Plot: Steal two nuclear bombs from NATO with a body double switcheroo and ransom the West for $100M pounds.

Foiled by: Bond finds the missing plane, proves to Domino that Largo killed her brother, gets some intel on where the bombs are and calls in the cavalry for an epic scuba fight.
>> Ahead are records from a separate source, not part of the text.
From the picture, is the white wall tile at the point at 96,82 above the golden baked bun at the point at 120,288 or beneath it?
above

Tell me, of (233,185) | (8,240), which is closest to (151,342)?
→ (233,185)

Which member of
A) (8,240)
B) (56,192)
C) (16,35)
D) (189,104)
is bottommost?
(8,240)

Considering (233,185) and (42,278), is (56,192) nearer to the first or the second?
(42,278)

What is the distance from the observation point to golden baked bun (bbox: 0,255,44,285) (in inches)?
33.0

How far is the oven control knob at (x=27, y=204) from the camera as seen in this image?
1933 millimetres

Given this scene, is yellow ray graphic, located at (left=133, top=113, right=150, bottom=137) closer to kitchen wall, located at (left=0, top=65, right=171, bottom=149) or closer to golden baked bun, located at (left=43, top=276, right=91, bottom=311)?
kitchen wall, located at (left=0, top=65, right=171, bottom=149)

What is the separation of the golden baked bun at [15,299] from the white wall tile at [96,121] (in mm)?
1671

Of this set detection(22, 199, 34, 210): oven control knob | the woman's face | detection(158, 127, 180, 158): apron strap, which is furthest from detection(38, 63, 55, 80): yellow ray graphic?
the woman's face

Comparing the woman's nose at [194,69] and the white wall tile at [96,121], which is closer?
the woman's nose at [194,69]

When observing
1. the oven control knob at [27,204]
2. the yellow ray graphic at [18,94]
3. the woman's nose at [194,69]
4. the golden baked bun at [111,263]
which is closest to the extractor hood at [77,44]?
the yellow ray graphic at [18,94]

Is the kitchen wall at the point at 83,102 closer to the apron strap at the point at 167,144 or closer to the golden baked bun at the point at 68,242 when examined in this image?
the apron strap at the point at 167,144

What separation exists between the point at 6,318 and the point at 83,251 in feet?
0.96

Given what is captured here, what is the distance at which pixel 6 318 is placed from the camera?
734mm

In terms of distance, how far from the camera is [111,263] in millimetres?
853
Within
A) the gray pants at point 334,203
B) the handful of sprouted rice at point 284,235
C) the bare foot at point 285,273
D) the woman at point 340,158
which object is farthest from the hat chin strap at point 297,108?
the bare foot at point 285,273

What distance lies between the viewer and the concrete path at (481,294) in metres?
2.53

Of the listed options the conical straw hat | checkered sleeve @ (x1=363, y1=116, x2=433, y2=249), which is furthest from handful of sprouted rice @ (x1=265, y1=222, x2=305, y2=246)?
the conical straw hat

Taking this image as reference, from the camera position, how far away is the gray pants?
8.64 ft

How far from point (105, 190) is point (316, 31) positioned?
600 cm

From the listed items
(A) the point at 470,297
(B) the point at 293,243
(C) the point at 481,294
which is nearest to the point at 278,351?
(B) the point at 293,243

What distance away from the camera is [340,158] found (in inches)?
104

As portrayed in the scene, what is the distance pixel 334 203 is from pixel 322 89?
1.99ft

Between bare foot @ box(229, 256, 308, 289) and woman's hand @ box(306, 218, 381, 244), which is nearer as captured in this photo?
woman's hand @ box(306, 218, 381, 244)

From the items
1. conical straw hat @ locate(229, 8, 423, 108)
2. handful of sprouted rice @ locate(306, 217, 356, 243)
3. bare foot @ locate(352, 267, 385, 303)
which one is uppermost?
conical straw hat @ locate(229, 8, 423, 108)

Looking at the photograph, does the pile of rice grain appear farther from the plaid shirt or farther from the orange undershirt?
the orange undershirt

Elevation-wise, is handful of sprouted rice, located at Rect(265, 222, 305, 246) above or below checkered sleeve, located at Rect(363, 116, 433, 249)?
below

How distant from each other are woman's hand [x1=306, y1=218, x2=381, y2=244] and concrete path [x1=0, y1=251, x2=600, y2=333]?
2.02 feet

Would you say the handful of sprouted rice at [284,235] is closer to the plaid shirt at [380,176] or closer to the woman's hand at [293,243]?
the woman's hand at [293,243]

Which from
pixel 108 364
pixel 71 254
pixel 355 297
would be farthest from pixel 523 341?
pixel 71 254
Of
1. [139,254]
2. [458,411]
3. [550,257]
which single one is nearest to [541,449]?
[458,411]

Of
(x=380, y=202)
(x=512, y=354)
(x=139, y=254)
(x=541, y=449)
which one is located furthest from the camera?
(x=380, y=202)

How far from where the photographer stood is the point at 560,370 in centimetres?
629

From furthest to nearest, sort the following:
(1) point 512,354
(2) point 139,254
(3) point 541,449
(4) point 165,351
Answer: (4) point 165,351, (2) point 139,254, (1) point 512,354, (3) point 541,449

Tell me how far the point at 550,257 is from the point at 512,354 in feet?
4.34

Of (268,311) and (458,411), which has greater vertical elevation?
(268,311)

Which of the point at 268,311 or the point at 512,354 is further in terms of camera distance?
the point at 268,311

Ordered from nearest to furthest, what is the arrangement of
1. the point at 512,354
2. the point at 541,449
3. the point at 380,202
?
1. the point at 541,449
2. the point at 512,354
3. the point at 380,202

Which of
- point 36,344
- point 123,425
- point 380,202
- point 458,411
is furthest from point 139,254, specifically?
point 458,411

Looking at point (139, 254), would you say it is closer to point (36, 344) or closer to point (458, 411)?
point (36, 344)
Intriguing Setting(s): The Bahamas | No. 2’s house complete with shark pool!

Bond: Sean Connery

Villain(s):

  • No. 1 (Blofeld, though again, you never see his face)
  • No 2. – Emilio Largo

Bond Girl(s):

  • Domino Derval – Largo’s mistress and sister of the murdered, impersonated NATO pilot; played by former Miss France Claudine Auger
  • Fiona Volpe – Hands down my all time favorite baddie Bond Girl
  • Patricia Fearing – the very handsy masseuse at the health spa

HL’s Hot Take: Some of the most beautiful Bond Girls of all time, great villainy and a decent plot.

Head Librarian Rank: 7/24

Critical Rank: 6/24


TRIVIA SECTION!

Odds & Ends:

  • Thunderball is the name of the rescue operation.
  • This was meant to be the first Bond filmed (and then the second, then the third…) but a court case was tied up for years over authorship of the source material.
  • First time multiple 00 agents are assembled for a briefing, for some reason in a room with a GIGANTIC window to the street outside

6 Degrees Cameos: Anthony Dawson (uncredited as No. 1) is in Dial M for Murder with Grace Kelly

Gadgets: Jet pack getaway!

Cars: Aston Martin DB5

Awards: Oscar Winner! – Best Visual Effects making for back to back Bond wins

Release Order: 4/25 (1965)

Concise write-up on the legal battle of the film from jamesbond.fandom.com/wiki:

Originally meant as the first James Bond film, Thunderball was the centre of legal disputes that began in 1961 and did not conclude until 2013. Former Ian Fleming collaborators Kevin McClory and Jack Whittingham sued Fleming shortly after the 1961 publication of the Thunderball novel, claiming he based it upon the screenplay the trio had earlier written in a failed cinematic translation of James Bond. The lawsuit was settled out of court; McClory retained certain screen rights to the novel’s story, plot, and characters. By then, James Bond was a box office success, and series producers Broccoli and Saltzman feared a rival McClory film beyond their control; they agreed to McClory’s producer’s credit of a cinematic Thunderball, with them as executive producers.
It was promoted as “Ian Fleming’s Thunderball“. Yet, along with the official credits to screenwriters Richard Maibaum and John Hopkins, the screenplay is also identified as based on an original screenplay by Jack Whittingham and as based on the original story by Kevin McClory, Jack Whittingham, and Ian Fleming. To date, the novel has twice been adapted cinematically; the 1983, McClory-produced Never Say Never Again, features Sean Connery as James Bond, but is not an EON production.
In November 2013 the McClory estate finally reached a settlement with MGM and EON productions, transferring all rights to Thunderball, S.P.E.C.T.R.E., and the character of Blofeld back to EON.